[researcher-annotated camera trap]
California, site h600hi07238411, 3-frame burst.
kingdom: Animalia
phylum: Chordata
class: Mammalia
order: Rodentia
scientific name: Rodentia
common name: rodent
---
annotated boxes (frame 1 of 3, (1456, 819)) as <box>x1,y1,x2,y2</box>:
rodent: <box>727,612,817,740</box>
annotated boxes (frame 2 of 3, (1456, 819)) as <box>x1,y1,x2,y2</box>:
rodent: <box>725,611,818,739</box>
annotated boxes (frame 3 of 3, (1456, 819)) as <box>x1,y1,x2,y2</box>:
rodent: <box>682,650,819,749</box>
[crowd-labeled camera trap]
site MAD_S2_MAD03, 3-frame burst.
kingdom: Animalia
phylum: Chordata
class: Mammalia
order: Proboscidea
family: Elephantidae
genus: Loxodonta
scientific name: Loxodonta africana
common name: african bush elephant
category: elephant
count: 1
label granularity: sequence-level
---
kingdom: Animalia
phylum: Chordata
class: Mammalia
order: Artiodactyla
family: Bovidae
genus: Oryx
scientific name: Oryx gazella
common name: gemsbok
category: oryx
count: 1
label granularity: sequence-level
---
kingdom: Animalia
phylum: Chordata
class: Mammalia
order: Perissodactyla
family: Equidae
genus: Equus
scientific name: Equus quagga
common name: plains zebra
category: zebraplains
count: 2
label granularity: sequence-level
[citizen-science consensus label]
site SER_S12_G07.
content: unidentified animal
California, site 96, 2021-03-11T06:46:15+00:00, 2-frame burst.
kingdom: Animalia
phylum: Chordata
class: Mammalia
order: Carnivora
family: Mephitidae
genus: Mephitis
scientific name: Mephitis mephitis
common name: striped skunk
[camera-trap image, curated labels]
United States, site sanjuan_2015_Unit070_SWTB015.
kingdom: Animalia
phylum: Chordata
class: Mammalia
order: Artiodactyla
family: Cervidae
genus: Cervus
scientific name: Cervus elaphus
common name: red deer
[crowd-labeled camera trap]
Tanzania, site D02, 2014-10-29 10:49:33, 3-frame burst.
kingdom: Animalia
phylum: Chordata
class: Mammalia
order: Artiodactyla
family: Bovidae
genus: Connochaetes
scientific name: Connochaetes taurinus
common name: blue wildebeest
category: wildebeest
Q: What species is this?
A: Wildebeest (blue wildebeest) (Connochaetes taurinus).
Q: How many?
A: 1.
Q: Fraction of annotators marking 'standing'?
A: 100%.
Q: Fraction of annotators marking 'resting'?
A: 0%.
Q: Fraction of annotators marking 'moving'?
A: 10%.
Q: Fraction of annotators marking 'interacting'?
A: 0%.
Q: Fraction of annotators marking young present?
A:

==*==

Scan the preceding listing for the string "camera" and copy every line where it occurs.

[researcher-annotated camera trap]
[crowd-labeled camera trap]
[camera-trap image, curated labels]
[crowd-labeled camera trap]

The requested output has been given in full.